[start of Source passage]

# kitchen remodel... color question(s)



## Rkn (Jun 21, 2012)

Ok, so my house was built in 1900. It's old lol. My kitchen cupboards are also REALLY old. Don't get me wrong, they're nice... like the contours of the cupboards are really nicely detailed, but the actual stain color drags my kitchen down. It makes the cupboards look dated. So, what am I going to do? I'm going to paint them. I've had sooo many mixed reviews on this idea (I'll take some pictures to show the cupboards by tomorrow), some people are telling me i'm insane to paint over wood. Some people say it will be worth it. My plan is to antique them. I think given there antique build, the antique paint will really make them pop in the kitchen. Question #1 - when antiquing cupboards, what is the actual stuff called, give me a brand name if possible please (as in the paint used to give the antique effect, the darker stuff lol). 
And #2 - what color would you suggest as a base coat to put under this. I'm wanting something light, but I'm not sure that white is the right option. 

Next we have the counter tops. The cupboards and the counter tops are the two things I'm sure of. The counters are laminate, I'm also going to paint these. They're going to be black with flecks of metallic gold. 


The backsplash - heres the tricky part. I'm REALLY wanting to do teal glass tiles because I have a moss green kitchenaid mixer and I kind of love the color. I think teal behind it would be AMAZING. Plus, it would add a nice pop to the room and it wouldn't be a cold and well, boring kitchen. 

Now for another question. With all of this going on, what color would you suggest I paint the remaining walls? 

So that leaves us with:
Walls - ?
Cupboards - antiqued ? color
backsplash - teal (or will it be too much?)
counters - black

opinions, please!


----------



## DIY-Her (Feb 19, 2012)

for one, I wouldn't paint your countertops, not a safe thing to do since food will be coming in contact with it from time to time. Anything you drag across a painted countertop, is going to eventually scratch. Laminate was not made to be painted over and I don't think the paint will adhere properly.
I would leave the countertops be, and wait until you can replace it with something more logical.


----------



## Rkn (Jun 21, 2012)

If you google it you'll see that there is like a clear resin overtop of the painted counter tops, it actually winds up looking like granite in the end.


----------



## TrailerParadise (Jan 3, 2013)

not sure about the teal backsplash, a lot of people dont like bright color and it might hurt your resale value. in fact i know a girl who just redid her kitchen in teal, she wanted the rustic look and although she did a lot of work and i know she is proud, it doesnt look good. It does to her, but from a buyer's point of view, that kitchen would put me off the sale regardless of the rest of the house. if you did use teal, i would make it a mixture of color. black countertops, fine. get some of the mosaic tile that has a mixture of black, shimmery, and teal tiles. that way it blends and isnt an overload of teal. i think the antique cupboards are a great idea, but if you plan to do it DIY then just be careful because there is a fine line between distressed antique, and just plain trying too hard. and believe me it shows. 
if you are going to use teal in your backsplash, i would consider using it elsewhere in the kitchen too, not just to blend with your mixer. maybe trim or cabinet hardware.


----------



## Rkn (Jun 21, 2012)

Thanks! You're probably right about the resale factor, we don't plan on staying here forever so you have a good point. More subdued colors is probably best.

[end of Source passage]

* [Exercise description]
Copy the stretch of the kitchen remodel thread from "The backsplash - heres" through "opinions, please!", substituting "cherry red" for "moss green".

[start of Stored data]

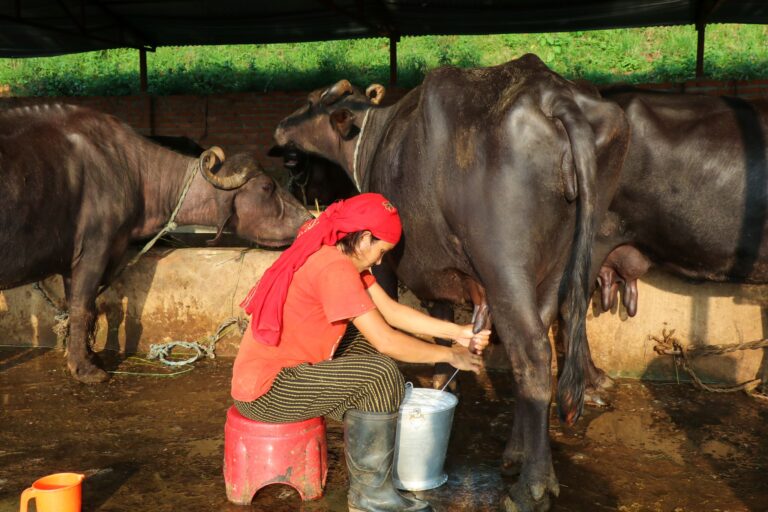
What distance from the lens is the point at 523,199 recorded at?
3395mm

[end of Stored data]
[start of Stored data]

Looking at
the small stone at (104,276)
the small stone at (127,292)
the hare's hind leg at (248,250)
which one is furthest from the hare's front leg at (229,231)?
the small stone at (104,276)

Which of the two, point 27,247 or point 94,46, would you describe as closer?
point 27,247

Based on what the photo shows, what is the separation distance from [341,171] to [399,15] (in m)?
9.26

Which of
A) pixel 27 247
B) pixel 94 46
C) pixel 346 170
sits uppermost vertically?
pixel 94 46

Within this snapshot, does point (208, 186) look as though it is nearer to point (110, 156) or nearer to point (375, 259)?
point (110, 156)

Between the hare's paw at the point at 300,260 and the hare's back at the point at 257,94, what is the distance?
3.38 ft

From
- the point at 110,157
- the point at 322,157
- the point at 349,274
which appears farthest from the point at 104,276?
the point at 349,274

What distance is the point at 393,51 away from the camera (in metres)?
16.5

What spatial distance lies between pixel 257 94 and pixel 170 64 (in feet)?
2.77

[end of Stored data]
[start of Stored data]

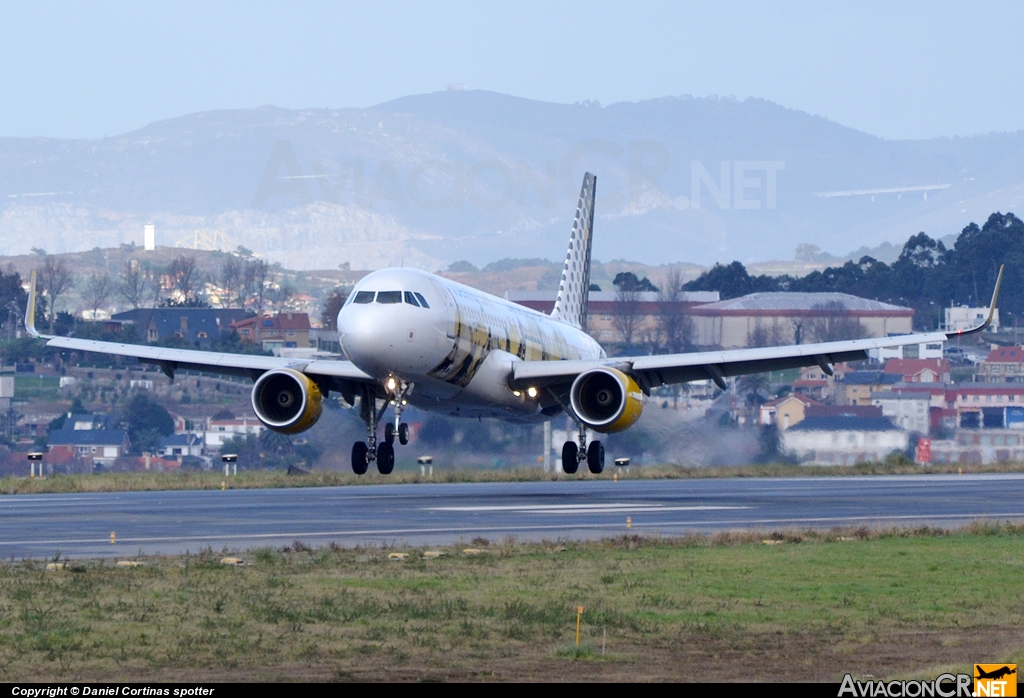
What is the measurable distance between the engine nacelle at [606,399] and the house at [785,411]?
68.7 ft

[end of Stored data]

* [Answer for the task]
The backsplash - heres the tricky part. I'm REALLY wanting to do teal glass tiles because I have a cherry red kitchenaid mixer and I kind of love the color. I think teal behind it would be AMAZING. Plus, it would add a nice pop to the room and it wouldn't be a cold and well, boring kitchen. 

Now for another question. With all of this going on, what color would you suggest I paint the remaining walls? 

So that leaves us with:
Walls - ?
Cupboards - antiqued ? color
backsplash - teal (or will it be too much?)
counters - black

opinions, please!